Perhaps it's just that I have cheep heaters. I cannot seem to get them to consistently hold temperature.
I am considering the use of a thermostat control switch that I can plug, or wire the heater to that will allow more precise temp control.
Has anyone done anything like this?

Dave


----------



## susankat (Nov 15, 2008)

I think you would be better off buying a decent heater.


----------



## jccaclimber2 (May 6, 2012)

First lets define "hold temperature" as well as how you're measuring. Do you want +/-5*F, +/-1*F, +/-0.00001*F? The heater you linked is normally pretty good, so if you're having problems with it not meeting its spec I would contact the manufacturer. At the worse end of things I had a heater that would only hold +/- 4*F which I replaced (20-30 year old heater that's still only $10 new). My current ones (aqueon pro) hold pretty well (maybe +/-1*F by my glass thermometer). I had an old Tronic that seemed to do even better, but it decided to bake my tank one day so I have since replaced it.

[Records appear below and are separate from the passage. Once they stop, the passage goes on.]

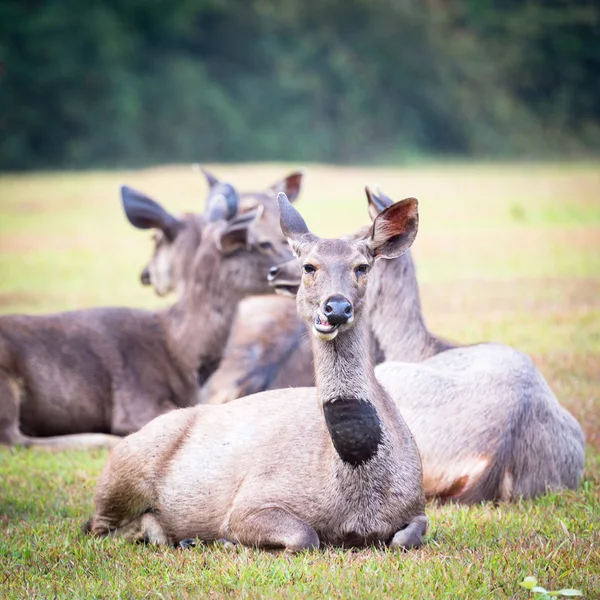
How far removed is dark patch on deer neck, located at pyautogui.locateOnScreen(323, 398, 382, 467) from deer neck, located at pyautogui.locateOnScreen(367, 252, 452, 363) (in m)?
2.53

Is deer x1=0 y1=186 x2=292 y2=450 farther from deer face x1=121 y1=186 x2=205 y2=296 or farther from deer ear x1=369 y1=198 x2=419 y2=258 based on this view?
deer ear x1=369 y1=198 x2=419 y2=258

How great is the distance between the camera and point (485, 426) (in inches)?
244

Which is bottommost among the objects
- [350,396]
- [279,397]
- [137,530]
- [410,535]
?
[137,530]

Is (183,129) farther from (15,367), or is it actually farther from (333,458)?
(333,458)

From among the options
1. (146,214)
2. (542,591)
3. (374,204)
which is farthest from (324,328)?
(146,214)

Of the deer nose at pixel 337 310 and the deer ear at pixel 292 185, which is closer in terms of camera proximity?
the deer nose at pixel 337 310

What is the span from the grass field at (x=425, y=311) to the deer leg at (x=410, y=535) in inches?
2.8

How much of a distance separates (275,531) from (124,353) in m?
3.75

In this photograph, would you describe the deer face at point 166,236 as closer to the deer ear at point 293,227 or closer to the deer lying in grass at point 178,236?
the deer lying in grass at point 178,236

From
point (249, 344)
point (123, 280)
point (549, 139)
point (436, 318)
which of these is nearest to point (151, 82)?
point (549, 139)

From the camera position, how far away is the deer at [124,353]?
820 centimetres

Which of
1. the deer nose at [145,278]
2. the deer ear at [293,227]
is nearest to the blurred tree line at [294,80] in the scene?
the deer nose at [145,278]

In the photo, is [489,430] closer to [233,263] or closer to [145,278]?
[233,263]

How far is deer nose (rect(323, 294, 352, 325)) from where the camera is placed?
4.94 m
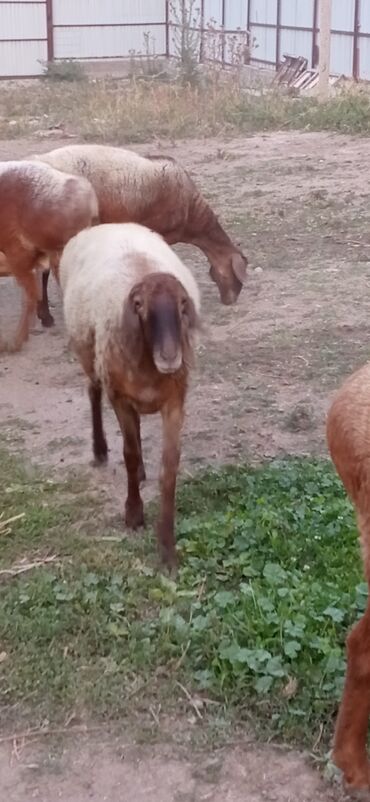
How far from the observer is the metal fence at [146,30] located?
75.0ft

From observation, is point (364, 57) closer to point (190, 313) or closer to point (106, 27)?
point (106, 27)

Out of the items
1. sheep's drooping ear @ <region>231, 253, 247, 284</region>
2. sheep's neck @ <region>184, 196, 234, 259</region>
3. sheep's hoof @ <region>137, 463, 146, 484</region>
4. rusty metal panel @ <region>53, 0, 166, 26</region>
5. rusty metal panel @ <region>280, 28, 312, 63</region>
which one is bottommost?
sheep's hoof @ <region>137, 463, 146, 484</region>

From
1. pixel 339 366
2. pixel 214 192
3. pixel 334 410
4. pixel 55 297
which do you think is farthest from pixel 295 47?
pixel 334 410

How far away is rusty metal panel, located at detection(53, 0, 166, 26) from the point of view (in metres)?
26.9

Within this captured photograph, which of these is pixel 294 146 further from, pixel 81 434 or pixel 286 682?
pixel 286 682

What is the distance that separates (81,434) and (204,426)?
0.67 metres

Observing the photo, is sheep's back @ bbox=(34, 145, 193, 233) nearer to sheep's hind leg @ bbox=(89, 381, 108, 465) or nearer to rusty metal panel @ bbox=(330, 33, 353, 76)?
sheep's hind leg @ bbox=(89, 381, 108, 465)

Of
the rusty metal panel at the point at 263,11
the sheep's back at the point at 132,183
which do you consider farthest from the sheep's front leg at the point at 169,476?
the rusty metal panel at the point at 263,11

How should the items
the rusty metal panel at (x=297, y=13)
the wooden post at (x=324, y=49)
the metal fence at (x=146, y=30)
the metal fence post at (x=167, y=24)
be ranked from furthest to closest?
the metal fence post at (x=167, y=24) → the metal fence at (x=146, y=30) → the rusty metal panel at (x=297, y=13) → the wooden post at (x=324, y=49)

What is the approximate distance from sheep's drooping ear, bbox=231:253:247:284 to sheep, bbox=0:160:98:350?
4.81ft

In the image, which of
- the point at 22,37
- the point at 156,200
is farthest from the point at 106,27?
the point at 156,200

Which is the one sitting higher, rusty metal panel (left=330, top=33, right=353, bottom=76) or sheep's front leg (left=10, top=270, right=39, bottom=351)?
rusty metal panel (left=330, top=33, right=353, bottom=76)

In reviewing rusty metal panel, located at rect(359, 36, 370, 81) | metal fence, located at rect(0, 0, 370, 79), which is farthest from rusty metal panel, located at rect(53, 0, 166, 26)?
rusty metal panel, located at rect(359, 36, 370, 81)

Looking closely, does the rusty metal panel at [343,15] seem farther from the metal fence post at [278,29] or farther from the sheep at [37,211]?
the sheep at [37,211]
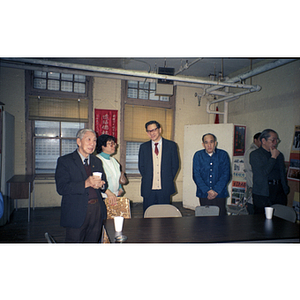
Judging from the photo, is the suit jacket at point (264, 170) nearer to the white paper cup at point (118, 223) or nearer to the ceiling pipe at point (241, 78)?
the ceiling pipe at point (241, 78)

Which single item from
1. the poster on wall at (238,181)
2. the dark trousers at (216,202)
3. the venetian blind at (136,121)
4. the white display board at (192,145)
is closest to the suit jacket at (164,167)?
the dark trousers at (216,202)

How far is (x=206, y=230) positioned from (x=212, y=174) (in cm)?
115

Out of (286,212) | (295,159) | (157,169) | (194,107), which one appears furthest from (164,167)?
(194,107)

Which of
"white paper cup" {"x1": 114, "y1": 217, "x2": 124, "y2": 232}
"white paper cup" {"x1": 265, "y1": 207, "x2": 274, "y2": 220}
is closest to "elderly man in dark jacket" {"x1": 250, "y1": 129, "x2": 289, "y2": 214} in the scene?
"white paper cup" {"x1": 265, "y1": 207, "x2": 274, "y2": 220}

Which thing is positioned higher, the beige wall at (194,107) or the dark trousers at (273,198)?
the beige wall at (194,107)

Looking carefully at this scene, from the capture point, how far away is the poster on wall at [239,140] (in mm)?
4211

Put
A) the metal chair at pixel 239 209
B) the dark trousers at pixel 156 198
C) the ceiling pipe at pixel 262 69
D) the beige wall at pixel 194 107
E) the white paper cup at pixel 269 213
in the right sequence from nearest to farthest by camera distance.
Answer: the white paper cup at pixel 269 213 → the ceiling pipe at pixel 262 69 → the beige wall at pixel 194 107 → the dark trousers at pixel 156 198 → the metal chair at pixel 239 209

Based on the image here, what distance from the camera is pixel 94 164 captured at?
79.4 inches

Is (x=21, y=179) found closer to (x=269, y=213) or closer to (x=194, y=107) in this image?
(x=269, y=213)

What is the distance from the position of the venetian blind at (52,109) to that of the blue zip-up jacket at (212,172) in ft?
7.61

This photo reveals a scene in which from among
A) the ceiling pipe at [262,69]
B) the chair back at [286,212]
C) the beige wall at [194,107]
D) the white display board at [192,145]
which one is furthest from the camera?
the white display board at [192,145]

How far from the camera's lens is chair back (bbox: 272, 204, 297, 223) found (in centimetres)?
207
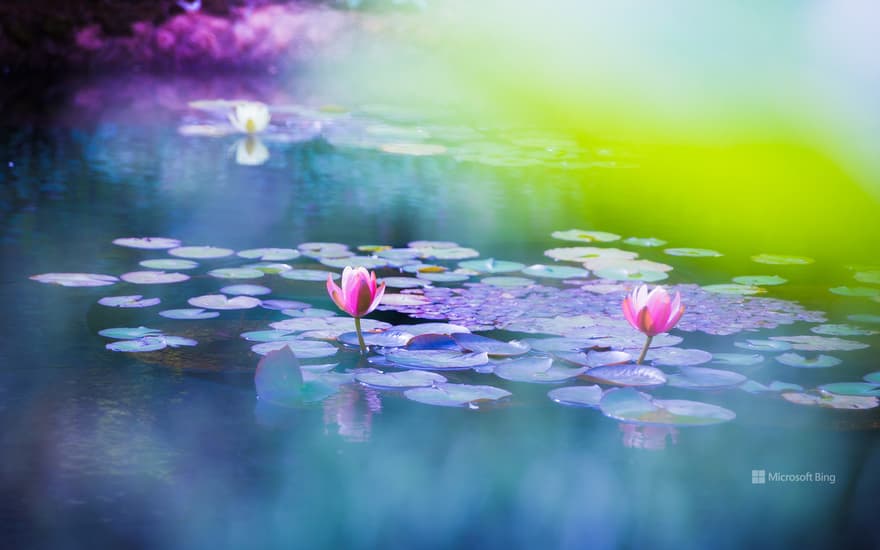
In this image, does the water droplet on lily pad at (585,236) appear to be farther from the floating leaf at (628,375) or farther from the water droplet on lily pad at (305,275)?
the floating leaf at (628,375)

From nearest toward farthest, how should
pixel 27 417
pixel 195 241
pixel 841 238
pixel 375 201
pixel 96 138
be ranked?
pixel 27 417 < pixel 195 241 < pixel 841 238 < pixel 375 201 < pixel 96 138

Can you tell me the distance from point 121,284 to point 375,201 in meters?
1.50

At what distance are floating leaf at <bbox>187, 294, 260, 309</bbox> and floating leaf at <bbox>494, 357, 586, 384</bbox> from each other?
2.22 ft

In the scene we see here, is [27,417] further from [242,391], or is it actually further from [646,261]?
[646,261]

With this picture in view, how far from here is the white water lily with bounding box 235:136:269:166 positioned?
5066mm

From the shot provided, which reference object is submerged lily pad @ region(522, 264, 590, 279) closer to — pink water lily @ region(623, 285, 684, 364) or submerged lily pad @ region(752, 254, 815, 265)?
submerged lily pad @ region(752, 254, 815, 265)

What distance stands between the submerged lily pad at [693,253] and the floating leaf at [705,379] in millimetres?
1173

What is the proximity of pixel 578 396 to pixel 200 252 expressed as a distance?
1.41 meters

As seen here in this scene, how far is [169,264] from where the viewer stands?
2.96 metres

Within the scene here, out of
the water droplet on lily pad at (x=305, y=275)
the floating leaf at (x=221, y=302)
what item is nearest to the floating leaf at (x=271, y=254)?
the water droplet on lily pad at (x=305, y=275)

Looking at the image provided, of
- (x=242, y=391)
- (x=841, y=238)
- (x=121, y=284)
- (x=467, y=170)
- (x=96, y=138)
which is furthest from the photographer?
(x=96, y=138)

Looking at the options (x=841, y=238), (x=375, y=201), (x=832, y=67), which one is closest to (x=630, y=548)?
(x=841, y=238)

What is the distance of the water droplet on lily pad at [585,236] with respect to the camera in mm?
3492

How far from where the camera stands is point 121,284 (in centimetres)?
278
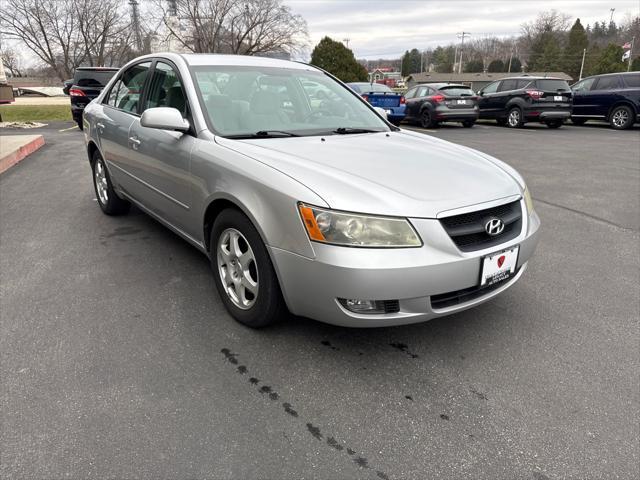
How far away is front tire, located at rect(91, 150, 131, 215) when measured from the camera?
4887 mm

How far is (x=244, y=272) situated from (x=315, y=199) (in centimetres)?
77

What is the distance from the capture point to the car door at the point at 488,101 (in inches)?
646

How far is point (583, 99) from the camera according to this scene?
51.1 ft

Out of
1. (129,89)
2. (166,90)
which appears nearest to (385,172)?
(166,90)

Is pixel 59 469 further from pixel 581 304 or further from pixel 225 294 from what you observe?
pixel 581 304

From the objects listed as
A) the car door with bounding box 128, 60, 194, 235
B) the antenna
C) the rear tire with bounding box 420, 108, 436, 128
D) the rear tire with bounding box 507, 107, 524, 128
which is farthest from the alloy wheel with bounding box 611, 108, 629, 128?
the antenna

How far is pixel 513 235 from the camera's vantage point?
2.64 m

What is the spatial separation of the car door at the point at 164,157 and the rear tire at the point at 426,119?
12.7 metres

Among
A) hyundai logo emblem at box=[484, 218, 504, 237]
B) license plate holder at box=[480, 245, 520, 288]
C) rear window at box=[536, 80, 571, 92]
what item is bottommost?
license plate holder at box=[480, 245, 520, 288]

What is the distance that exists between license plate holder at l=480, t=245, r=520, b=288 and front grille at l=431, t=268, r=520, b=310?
2.0 inches

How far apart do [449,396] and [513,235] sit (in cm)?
97

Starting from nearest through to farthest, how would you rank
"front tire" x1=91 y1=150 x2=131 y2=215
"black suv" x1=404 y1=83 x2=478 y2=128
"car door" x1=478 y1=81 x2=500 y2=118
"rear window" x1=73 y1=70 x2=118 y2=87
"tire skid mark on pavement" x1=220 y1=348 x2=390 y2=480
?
"tire skid mark on pavement" x1=220 y1=348 x2=390 y2=480, "front tire" x1=91 y1=150 x2=131 y2=215, "rear window" x1=73 y1=70 x2=118 y2=87, "black suv" x1=404 y1=83 x2=478 y2=128, "car door" x1=478 y1=81 x2=500 y2=118

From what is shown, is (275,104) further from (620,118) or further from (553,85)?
(620,118)

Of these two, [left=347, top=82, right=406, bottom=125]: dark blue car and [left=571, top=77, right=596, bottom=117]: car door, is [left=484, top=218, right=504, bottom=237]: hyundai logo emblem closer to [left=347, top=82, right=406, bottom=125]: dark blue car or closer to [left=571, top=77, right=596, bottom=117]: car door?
[left=347, top=82, right=406, bottom=125]: dark blue car
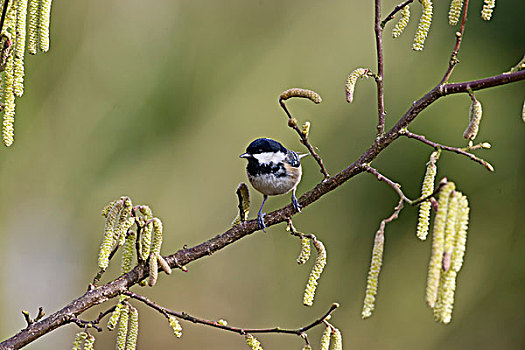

If you put your heater in an area of low flow it won't work great.
I find that heaters work better when fully submerged as the air temperature doesn't mess with their sensor as much.
If you're using a sticker thermometer rather than a glass one inside the tank then room temperature fluctuation will make the reading change even though the tank temperature is constant.


----------



## coralbandit (Jul 29, 2012)

I have a few of the eheim heaters with the"precision adjustment ring".I'd like to say garbage but they heat,just not able to even adjust the ring to the actuall temp that they're at. I've since switched to aqueon pro but they're pricey.


----------



## jccaclimber2 (May 6, 2012)

I should add that depending on the flow conditions I don't think the temperature setting on my aqueon pros always matches the tank temp, but it is consistent. I simply set it a degree or two warmer as needed.


----------



## aerospot (Jan 7, 2012)

I have been using an indoor - outdoor thermometer with the wire end outdoor sensor in the tank. Taking it out I have discovered discrepancy between the two sensors with the outdoor reading + 9 f. 
I'm sure the heater's I have will work. I've toyed with placing it into the sump but fear a pump stop situation so, I'll leave it in the tank.


----------



## coralbandit (Jul 29, 2012)

On tanks where possible I keep heater in sump.If the pump stops it will because of power failure in which case heater won't work either!I haven't had pump fail(stop pumping) yet.


----------



## jccaclimber2 (May 6, 2012)

While not in a sump, I've had a pump fail on two occasions. However, given the volume of a tank big enough to warrant a sump, I expect that you would notice the lack of flow and low water level before the temperature got anywhere near low enough to permanently harm the fish or plants, particularly in a heated house. The overflow on my 75 is set so that normally the water level is just above the top rim, and if the pump stops then it's just below. For me this is a hard to miss visual indication that I need to look in to things.


----------



## Donald Hansen (Jan 21, 2011)

Is this what you're looking for?


Amazon.com: Elitech 110V All-Purpose Temperature Controller+ Sensor 2 Relay Output Thermostat Stc-1000: Home Improvement


DLH


----------